The day is a highlight for all of us. Yet, somehow, as a mother of five little ones, including a few that have had a tendency to get stressed out when things get kicked out of their routine, perhaps (and maybe I shouldn’t even be so honest) the best part of the day is when the last of the meat has been processed, the final grit and grime washed down from the sticky shop floor, and the last buggy taillights have gone blinking out the driveway, and the foster children’s whose world has come back together.

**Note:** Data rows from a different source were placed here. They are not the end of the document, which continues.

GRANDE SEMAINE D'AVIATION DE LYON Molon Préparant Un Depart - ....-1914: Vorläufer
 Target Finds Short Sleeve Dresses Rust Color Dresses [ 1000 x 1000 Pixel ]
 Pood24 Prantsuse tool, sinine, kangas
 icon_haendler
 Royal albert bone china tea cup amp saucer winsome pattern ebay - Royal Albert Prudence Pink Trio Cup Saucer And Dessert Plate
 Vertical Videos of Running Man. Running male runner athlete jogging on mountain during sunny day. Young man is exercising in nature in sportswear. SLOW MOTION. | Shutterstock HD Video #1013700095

It all happened so quickly, almost too swiftly. We had a big butchering day, processing about 4,500 pounds of meat. This count includes the venison that was brought to be mixed with pork to make hot dogs and bologna. Things went exceptionally well. Even though I’ve helped for 17 years, I was once more fascinated and amazed to watch the large home-fabricated stuffers stuff pound after pound of kielbasa to watch it go through the smoking process, then quickly cooled down before passing the skillful hands that placed them into vacuum seal bags and distributed to the owners. Every bowl was marked with the owner’s name and a description of the type of sausage. I admire the ones who keep the large mixers going with each individual’s sausage, their proper seasonings, and the prescribed amount of ice water and the likes.
Twenty-one hogs + the work of 80 church folks = 4,500 pounds of meat.
I wonder how long all that sausage, bacon, and bologna lasts.